■ **EXTRACT TO READ**:
┄┄┄┄┄┄┄┄┄┄┄┄┄┄┄┄┄┄┄┄
SNI and the Host: header ruin your joke here.

tbossanova 21 hours ago

treat.your.self

BLKNSLVR 16 hours ago

treat.yo.self

neogodless 18 hours ago

Hosted ... all.by.my.self

catfish-1234 21 hours ago

hug.your.self

fortran77 18 hours ago

go.----.your.self

DonHopkins 19 hours ago

serve.your.self

dancing.with.my.self

reference.self

interest.self

pleasure.self

gratification.self

b.true@to.thine.own.self

touch.a.touch.a.touch.a.touch.me

https://www.youtube.com/watch?v=x92ccvZCzlg

nilslindemann 16 hours ago

States could grant such domains when individuals register their identity, for example, "klaus-mueller-<close eyes say first word that comes to your mind>.self". It runs on a VPS, and it is well documented how to create and run a website on that. School kids are introduced to it. Would be an excellent entry point into digital sovereignty for citizens.
┄┄┄┄┄┄┄┄┄┄┄┄┄┄┄┄┄┄┄┄
■ **STORED RECORDS**:
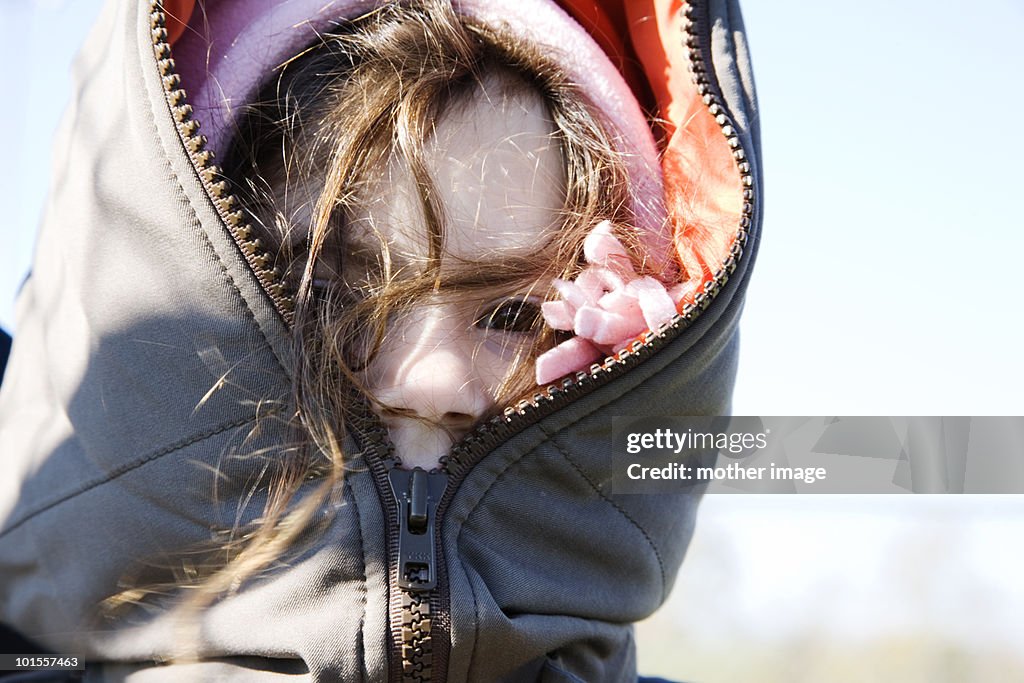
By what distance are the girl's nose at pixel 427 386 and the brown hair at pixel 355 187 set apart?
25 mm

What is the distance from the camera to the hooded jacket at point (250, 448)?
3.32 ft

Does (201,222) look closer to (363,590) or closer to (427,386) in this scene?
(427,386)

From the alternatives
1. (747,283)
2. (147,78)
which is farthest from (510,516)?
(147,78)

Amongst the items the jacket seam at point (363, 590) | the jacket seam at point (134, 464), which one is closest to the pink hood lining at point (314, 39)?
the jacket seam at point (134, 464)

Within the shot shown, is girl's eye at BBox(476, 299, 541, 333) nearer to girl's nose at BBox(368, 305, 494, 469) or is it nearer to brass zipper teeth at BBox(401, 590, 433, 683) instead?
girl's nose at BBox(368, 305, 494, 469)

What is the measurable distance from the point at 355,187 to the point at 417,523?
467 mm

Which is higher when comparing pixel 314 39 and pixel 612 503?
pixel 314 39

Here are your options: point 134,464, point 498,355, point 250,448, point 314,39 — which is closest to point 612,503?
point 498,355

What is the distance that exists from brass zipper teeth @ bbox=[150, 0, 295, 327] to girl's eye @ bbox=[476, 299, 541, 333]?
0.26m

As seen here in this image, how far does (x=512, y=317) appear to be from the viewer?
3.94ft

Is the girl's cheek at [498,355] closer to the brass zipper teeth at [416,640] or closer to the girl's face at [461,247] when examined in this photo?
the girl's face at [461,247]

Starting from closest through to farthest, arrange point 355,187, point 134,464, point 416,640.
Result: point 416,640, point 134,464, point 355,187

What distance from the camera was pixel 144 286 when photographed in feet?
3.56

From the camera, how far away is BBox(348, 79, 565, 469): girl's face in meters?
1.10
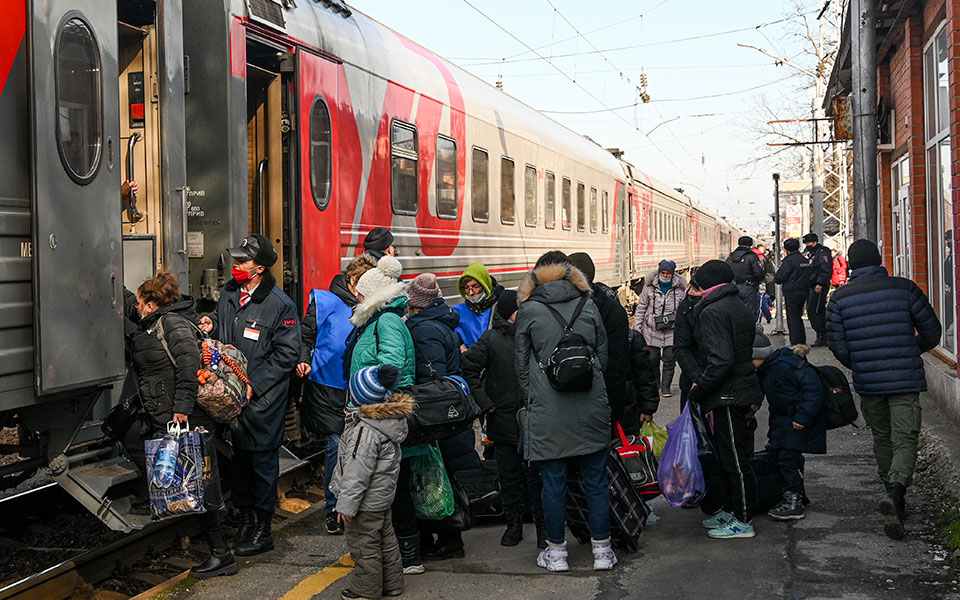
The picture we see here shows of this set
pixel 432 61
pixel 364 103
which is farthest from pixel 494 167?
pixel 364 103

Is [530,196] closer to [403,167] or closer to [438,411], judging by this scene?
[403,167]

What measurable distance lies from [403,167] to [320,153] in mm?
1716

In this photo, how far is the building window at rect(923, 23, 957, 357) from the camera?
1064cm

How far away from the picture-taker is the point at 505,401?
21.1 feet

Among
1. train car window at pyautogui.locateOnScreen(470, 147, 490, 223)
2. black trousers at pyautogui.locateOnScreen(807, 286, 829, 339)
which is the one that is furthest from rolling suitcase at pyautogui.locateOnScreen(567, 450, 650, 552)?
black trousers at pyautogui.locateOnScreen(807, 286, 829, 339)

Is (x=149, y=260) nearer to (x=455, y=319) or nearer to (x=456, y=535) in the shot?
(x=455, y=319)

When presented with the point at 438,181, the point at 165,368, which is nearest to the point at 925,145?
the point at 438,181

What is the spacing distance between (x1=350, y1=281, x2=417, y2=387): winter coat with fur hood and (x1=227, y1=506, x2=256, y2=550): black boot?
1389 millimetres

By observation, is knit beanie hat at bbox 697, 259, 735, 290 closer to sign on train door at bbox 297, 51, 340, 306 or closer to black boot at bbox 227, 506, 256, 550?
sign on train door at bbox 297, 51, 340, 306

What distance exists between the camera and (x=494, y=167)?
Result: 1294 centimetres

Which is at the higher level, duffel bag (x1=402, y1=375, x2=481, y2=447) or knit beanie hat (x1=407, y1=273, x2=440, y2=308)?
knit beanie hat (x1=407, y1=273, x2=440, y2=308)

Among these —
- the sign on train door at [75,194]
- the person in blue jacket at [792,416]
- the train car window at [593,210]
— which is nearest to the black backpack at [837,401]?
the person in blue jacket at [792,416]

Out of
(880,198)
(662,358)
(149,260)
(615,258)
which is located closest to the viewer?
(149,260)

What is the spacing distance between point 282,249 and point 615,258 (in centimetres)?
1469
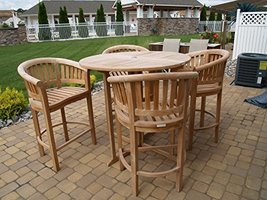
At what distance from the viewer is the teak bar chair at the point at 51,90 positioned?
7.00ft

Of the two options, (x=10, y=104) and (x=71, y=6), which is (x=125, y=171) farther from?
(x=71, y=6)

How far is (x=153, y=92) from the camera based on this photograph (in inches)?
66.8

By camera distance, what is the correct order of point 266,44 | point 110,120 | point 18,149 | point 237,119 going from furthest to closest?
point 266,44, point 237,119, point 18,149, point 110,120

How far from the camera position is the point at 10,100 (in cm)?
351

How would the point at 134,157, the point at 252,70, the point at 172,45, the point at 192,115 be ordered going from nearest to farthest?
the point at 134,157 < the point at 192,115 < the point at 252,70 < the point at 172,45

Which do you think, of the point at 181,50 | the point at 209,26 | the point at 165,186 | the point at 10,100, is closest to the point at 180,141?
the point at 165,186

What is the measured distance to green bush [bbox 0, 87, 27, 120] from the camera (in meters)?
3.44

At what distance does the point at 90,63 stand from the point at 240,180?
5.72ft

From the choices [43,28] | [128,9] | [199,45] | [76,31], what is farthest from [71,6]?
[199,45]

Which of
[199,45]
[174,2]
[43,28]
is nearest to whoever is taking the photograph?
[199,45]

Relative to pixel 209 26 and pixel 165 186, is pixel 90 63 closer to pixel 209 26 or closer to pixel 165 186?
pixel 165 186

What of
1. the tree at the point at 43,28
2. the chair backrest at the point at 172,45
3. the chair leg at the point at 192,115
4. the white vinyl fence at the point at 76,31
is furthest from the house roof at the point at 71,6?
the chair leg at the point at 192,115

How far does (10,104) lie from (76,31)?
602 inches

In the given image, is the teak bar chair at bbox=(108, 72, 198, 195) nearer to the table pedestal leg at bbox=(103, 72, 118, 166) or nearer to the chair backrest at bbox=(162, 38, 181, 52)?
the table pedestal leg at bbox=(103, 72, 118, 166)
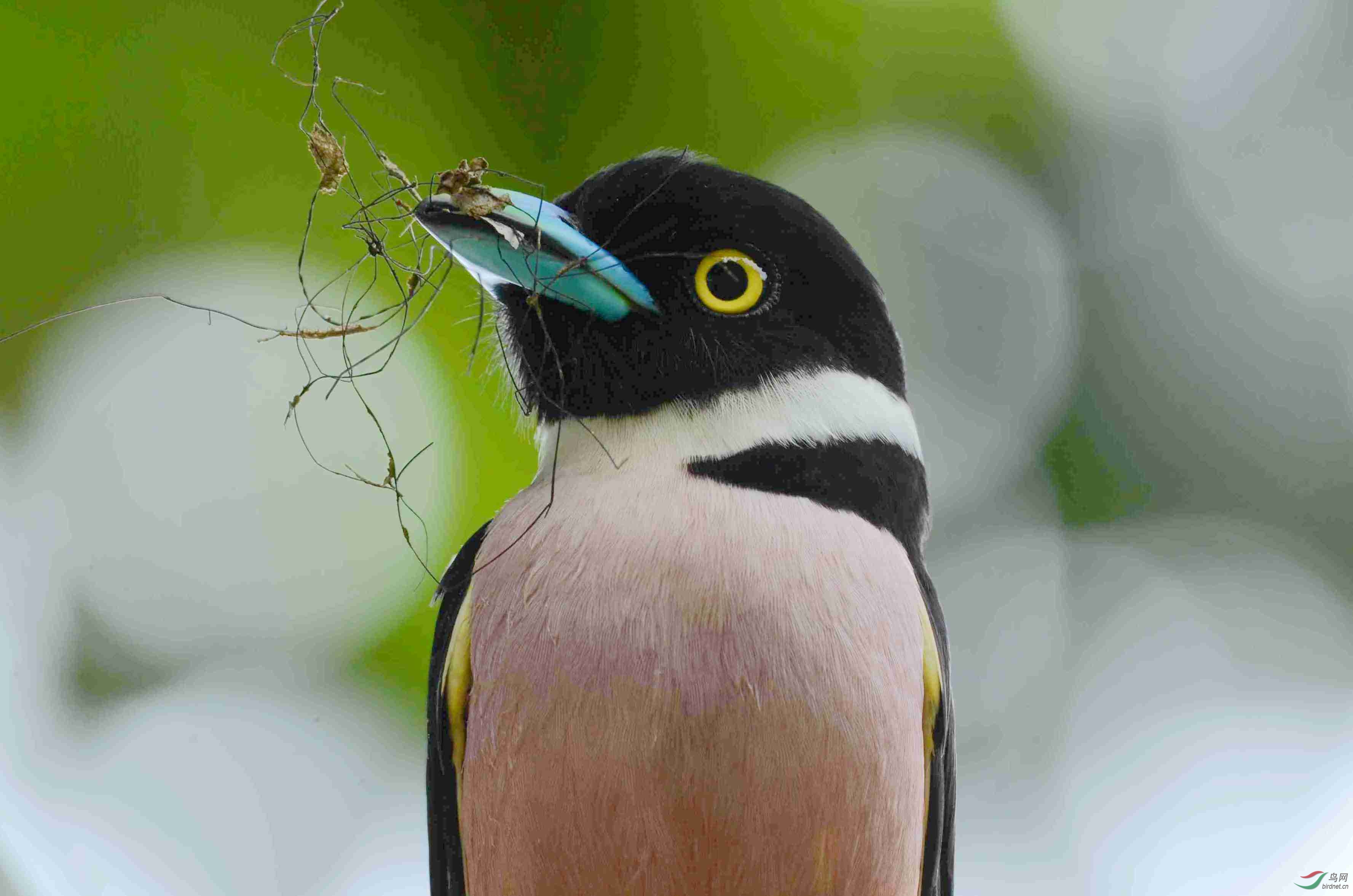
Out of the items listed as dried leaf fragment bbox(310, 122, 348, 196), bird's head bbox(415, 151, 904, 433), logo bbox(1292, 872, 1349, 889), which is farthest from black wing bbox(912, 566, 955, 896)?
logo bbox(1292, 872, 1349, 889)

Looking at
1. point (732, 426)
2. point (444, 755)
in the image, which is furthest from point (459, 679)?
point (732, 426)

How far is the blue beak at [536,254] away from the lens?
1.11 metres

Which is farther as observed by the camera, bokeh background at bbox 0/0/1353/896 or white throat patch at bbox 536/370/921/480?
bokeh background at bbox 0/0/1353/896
┄┄┄┄┄┄┄┄┄┄┄┄┄┄┄┄┄┄┄┄
■ **TASKS FOR THIS EXERCISE**:
(1) List every username that appears in the comment thread about .self domains.
(2) Answer these questions about the comment thread on .self domains:
(a) Which user posted "hug.your.self"?
(b) How long ago did neogodless post?
(c) In nilslindemann's comment, what does the domain run on?
(3) Carry on the comment thread about .self domains from its last line.
The rows are separate material and have no connection to the comment thread.

■ **TASK-BY-TASK RESULTS**:
(1)
tbossanova
BLKNSLVR
neogodless
catfish-1234
fortran77
DonHopkins
nilslindemann

(2)
(a) catfish-1234
(b) 18 hours ago
(c) A VPS

(3)
HumanCCF 14 hours ago

Enabling digital sovereignty for individuals is our foundational motivating principle!

severak_cz 9 hours ago

Except that Klaus Mueller is definitely not unique name. Human names are not that unique.

DocTomoe 13 hours ago

Please leave states out of this. The State™ is not your friend, and we don't need a future, even more criminal government to have access to the shutdown button of even more of our identity.

Note that I did not single out an individual coutnry. All governments always stride towards autocracy.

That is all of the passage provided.